**Page extract**
In a further step, we analyzed whether speech perception in noise predicts listening comprehension in noise. In view of the small sample size for the third-graders and the fact that the adults’ listening comprehension was largely unaffected by noise, the respective correlation analyses was confined to the second-graders. Correlations between proportion correct scores for speech perception and listening comprehension in noise were calculated. In the binaural condition, speech perception was significantly related to listening comprehension, r (35) = 0.375, p < 0.05, whereas in the monaural condition, speech perception and listening comprehension were unrelated (p = 0.19).
For the disturbance ratings, the 3 × 2 mixed ANOVA yielded a significant main effect of noise condition—F(2, 89) = 33.10, p < 0.001, partial η2 = 0.271—reflecting higher disturbance in the binaural when compared to the monaural condition; a significant main effect of age group—F(2, 89) = 4.20, p < 0.05, partial η2 = 0.09—but no interaction: F(2, 89) = 2.09, p = 0.13. Post hoc tests confirmed that the disturbance ratings were higher in adults when compared to second-graders (p < 0.05). Ratings of the third-graders did not differ from those of the second-graders and adults (p = 1 and p = 0.35, respectively). Further analyses in the second-graders and adults confirmed that, for both noise conditions, the disturbance ratings were unrelated to word identification and listening comprehension in noise (proportion correct scores) and unrelated to the actual performance decrements (difference scores) in adults (all p’s > 0.10) and children (all p’s > 0.40).

2.3. Discussion

Experiment 1 replicated the often-reported finding that children are less able than adults to understand speech in the presence of background noise [10,11,12,13,29]. In the monaural condition, word identification was more impaired in second-graders when compared to third-graders, and more impaired in third-graders than in adults. However, in each of the age groups, word identification performance was substantially less affected with binaural noise when compared to monaural presentation of the classroom-noise scenario. This indicates that children and adults may use the spatial cues inherent in the binaural scenario to support separation of the target words from the background noise. The age effect observed for monaural noise was significantly reduced (although still significant) in the binaural condition. These results suggest that the effects of classroom noise on speech perception and the developmental change associated with these effects are strongly moderated by the method of sound presentation. Especially, with a simple, monaural presentation that lacks cues to spatially separate the speech signal from the noise, impairments of speech perception due to real-life environmental noise and their increase with decreasing age might be overestimated. The dominant role of spatial cues is further confirmed by the fact that, in the study of Klatte et al. [29], the impairment of speech perception due to classroom noise was considerably lower than the effects in the monaural condition, but comparable to the binaural condition of the current study (in [29], difference scores were 0.23 in children and 0.12 in adults). This was presumably because in [29], the target words were presented through a separate loudspeaker, thereby allowing spatial separation of signal and background noise.

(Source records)
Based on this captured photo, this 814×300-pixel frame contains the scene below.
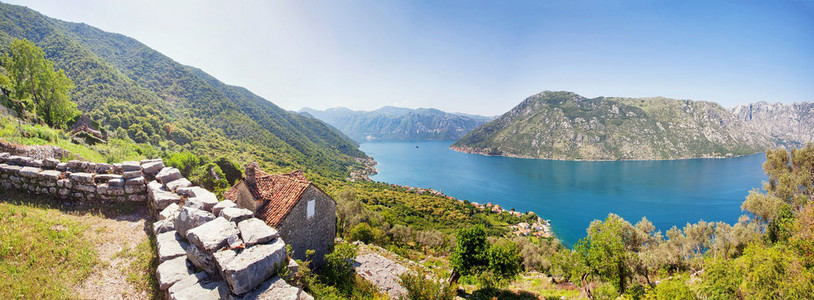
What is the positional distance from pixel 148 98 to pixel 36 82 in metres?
93.4

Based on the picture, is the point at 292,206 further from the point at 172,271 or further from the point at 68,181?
the point at 68,181

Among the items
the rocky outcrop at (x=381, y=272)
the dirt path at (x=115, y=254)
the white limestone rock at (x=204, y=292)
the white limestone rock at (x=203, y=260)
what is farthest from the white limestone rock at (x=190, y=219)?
the rocky outcrop at (x=381, y=272)

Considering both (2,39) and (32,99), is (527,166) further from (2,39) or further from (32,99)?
(2,39)

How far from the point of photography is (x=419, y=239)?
4356 centimetres

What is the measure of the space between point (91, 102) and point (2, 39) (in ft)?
103

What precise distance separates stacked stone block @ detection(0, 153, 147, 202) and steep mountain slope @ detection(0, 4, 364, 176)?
233 ft

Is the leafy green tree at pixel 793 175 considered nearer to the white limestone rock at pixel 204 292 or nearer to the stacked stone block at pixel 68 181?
the white limestone rock at pixel 204 292

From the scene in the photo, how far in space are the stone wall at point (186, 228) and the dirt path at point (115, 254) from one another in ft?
2.46

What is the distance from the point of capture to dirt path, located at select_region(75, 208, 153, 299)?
6.21m

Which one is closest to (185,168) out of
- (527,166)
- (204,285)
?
(204,285)

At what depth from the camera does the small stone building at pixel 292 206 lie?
13.2 metres

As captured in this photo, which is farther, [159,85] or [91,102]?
[159,85]

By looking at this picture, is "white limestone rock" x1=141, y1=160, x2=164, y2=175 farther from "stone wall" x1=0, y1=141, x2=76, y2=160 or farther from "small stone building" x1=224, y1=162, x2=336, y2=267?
"stone wall" x1=0, y1=141, x2=76, y2=160

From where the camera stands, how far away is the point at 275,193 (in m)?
14.1
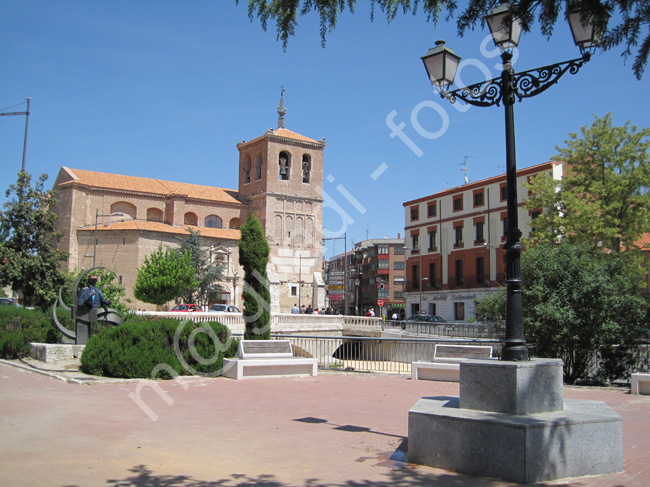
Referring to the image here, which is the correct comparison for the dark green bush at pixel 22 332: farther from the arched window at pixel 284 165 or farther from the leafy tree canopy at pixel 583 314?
the arched window at pixel 284 165

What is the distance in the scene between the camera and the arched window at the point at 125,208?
5463cm

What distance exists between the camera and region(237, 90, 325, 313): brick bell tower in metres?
59.1

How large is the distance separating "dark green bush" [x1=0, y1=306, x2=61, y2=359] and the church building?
3226cm

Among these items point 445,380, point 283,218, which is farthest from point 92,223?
point 445,380

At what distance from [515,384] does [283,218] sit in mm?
56245

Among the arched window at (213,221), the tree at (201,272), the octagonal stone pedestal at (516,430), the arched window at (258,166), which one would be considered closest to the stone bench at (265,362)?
the octagonal stone pedestal at (516,430)

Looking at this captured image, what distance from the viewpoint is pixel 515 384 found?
541cm

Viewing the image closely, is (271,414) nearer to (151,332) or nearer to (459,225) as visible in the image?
(151,332)

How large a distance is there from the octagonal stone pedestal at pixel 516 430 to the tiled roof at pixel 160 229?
46525 millimetres

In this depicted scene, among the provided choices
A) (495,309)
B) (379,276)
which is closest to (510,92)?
(495,309)

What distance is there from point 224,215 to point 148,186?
324 inches

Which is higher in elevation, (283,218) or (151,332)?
(283,218)

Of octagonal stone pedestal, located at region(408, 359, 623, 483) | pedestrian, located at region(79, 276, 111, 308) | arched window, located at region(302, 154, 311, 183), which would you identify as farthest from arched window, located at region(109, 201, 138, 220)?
octagonal stone pedestal, located at region(408, 359, 623, 483)

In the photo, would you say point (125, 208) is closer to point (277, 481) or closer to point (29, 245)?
point (29, 245)
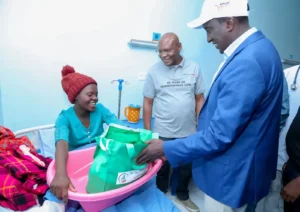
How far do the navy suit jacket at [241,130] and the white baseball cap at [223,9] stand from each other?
0.36 ft

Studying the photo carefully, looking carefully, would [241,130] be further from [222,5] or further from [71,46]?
[71,46]

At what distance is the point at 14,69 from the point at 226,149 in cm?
158

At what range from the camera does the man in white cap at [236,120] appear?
0.75 m

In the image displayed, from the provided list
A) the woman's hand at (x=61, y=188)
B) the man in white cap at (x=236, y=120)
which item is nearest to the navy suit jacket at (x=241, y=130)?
the man in white cap at (x=236, y=120)

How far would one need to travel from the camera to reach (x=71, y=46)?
1765 millimetres

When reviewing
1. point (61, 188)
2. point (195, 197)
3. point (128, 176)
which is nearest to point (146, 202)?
point (128, 176)

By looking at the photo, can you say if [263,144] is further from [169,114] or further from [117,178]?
[169,114]

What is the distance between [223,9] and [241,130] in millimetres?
477

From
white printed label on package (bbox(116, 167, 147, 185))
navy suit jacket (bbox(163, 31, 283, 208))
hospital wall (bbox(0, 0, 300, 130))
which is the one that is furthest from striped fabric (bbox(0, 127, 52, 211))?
hospital wall (bbox(0, 0, 300, 130))

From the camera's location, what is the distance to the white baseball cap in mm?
817

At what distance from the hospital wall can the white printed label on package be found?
123cm

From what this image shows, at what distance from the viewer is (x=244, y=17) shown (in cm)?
84

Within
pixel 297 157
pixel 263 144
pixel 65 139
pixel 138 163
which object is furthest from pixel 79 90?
pixel 297 157

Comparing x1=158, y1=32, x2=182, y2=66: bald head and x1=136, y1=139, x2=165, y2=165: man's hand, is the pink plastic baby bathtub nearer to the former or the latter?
x1=136, y1=139, x2=165, y2=165: man's hand
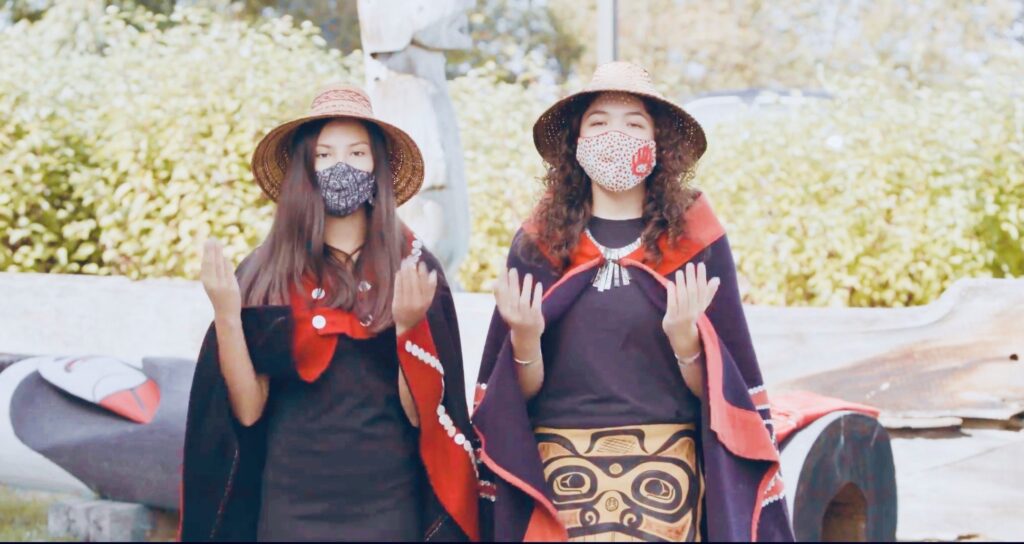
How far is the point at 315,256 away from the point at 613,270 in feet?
2.69

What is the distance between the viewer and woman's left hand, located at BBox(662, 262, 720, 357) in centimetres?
311

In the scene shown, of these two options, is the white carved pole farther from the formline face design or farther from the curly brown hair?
the formline face design

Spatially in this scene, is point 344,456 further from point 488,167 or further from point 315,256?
point 488,167

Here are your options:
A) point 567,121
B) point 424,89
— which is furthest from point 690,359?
point 424,89

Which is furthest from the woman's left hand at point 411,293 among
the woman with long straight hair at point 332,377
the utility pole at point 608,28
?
the utility pole at point 608,28

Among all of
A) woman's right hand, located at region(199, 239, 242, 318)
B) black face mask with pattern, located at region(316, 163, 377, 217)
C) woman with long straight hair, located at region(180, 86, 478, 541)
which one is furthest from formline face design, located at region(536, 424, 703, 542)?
woman's right hand, located at region(199, 239, 242, 318)

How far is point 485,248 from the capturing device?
8.54m

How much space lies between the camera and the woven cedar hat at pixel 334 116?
3385 mm

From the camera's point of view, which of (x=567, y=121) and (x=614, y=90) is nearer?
(x=614, y=90)

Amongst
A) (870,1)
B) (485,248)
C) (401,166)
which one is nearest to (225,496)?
(401,166)

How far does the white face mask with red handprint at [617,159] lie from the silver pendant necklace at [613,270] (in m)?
0.17

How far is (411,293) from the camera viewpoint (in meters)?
3.08

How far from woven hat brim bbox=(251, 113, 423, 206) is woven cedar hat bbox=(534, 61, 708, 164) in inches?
15.2

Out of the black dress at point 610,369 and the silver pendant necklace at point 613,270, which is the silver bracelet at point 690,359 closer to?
the black dress at point 610,369
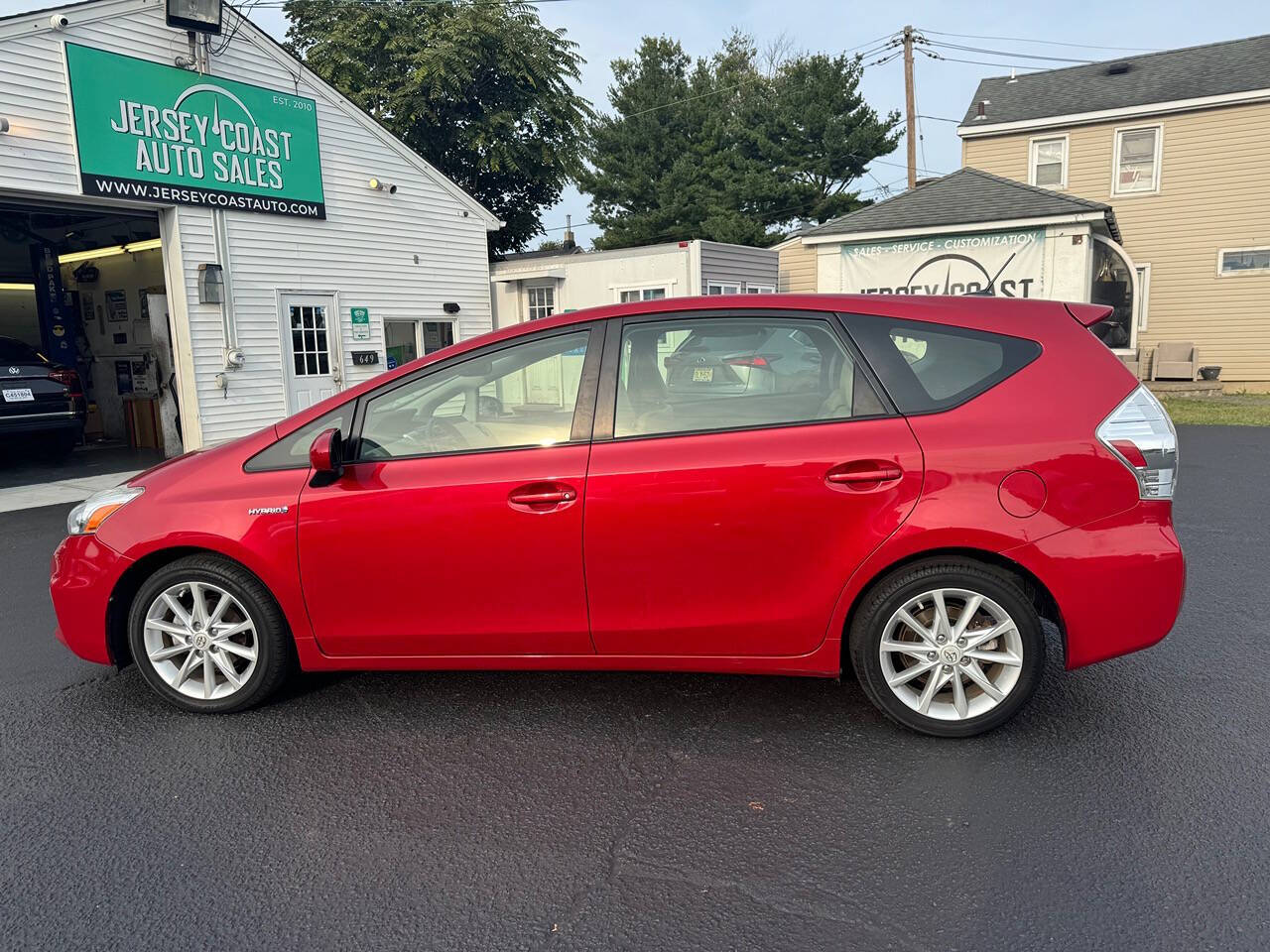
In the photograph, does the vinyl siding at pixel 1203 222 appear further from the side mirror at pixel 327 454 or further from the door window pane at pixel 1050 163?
the side mirror at pixel 327 454

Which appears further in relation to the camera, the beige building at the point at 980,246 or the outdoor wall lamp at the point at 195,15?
the beige building at the point at 980,246

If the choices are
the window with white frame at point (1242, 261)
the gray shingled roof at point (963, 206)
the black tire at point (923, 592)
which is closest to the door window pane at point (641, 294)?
the gray shingled roof at point (963, 206)

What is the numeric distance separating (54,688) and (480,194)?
79.7 ft

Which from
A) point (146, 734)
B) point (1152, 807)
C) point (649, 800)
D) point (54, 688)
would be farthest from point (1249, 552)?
point (54, 688)

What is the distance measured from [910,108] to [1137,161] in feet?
20.2

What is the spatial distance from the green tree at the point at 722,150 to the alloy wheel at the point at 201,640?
116ft

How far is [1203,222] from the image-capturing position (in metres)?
19.4

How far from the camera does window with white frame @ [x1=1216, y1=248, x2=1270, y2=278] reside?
1900 cm

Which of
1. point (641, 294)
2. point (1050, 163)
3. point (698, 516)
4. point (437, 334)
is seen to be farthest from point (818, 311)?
point (1050, 163)

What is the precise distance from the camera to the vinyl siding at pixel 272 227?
31.3 feet

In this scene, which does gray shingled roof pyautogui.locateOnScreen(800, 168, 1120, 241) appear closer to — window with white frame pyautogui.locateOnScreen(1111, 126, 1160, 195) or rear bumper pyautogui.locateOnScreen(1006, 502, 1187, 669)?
window with white frame pyautogui.locateOnScreen(1111, 126, 1160, 195)

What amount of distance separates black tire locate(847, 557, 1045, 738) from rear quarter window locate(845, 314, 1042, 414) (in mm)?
580

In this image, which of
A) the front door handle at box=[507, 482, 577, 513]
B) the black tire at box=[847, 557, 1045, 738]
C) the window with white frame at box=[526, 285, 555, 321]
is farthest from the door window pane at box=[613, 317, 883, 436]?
the window with white frame at box=[526, 285, 555, 321]

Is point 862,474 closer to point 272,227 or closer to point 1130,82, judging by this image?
point 272,227
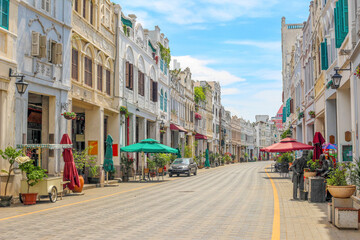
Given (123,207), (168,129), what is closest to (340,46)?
(123,207)

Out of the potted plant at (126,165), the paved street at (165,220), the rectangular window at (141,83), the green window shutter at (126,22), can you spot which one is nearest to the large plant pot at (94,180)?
the potted plant at (126,165)

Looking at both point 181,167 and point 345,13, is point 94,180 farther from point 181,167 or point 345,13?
point 345,13

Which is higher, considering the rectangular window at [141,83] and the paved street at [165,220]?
the rectangular window at [141,83]

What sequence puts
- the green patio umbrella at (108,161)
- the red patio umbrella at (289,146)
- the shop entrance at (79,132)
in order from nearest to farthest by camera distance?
1. the green patio umbrella at (108,161)
2. the red patio umbrella at (289,146)
3. the shop entrance at (79,132)

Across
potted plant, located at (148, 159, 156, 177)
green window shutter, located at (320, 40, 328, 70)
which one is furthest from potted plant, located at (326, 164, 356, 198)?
potted plant, located at (148, 159, 156, 177)

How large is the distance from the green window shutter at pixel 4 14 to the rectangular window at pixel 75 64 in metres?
6.09

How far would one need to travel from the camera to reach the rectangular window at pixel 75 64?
21875 millimetres

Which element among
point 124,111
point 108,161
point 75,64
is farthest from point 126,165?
point 75,64

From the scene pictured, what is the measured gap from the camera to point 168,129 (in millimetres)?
43812

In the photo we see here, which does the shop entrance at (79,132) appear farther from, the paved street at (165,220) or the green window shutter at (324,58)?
the green window shutter at (324,58)

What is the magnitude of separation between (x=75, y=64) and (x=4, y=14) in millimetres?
6831

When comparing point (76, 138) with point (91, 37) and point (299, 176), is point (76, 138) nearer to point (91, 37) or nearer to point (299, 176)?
point (91, 37)

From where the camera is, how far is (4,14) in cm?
1562

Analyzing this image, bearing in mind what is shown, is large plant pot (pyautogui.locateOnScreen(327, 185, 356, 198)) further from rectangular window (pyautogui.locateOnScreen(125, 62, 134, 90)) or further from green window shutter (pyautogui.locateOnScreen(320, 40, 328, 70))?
rectangular window (pyautogui.locateOnScreen(125, 62, 134, 90))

**Given task 1**
Please list every reference number cited in the speech-in-noise extract.
**Given task 2**
According to the speech-in-noise extract, why was the correlation analysis between speech perception and listening comprehension in noise limited to the second-graders?

**Task answer 1**
10, 11, 12, 13, 29

**Task answer 2**
The sample of third-graders was small, and the adults' listening comprehension was largely unaffected by noise.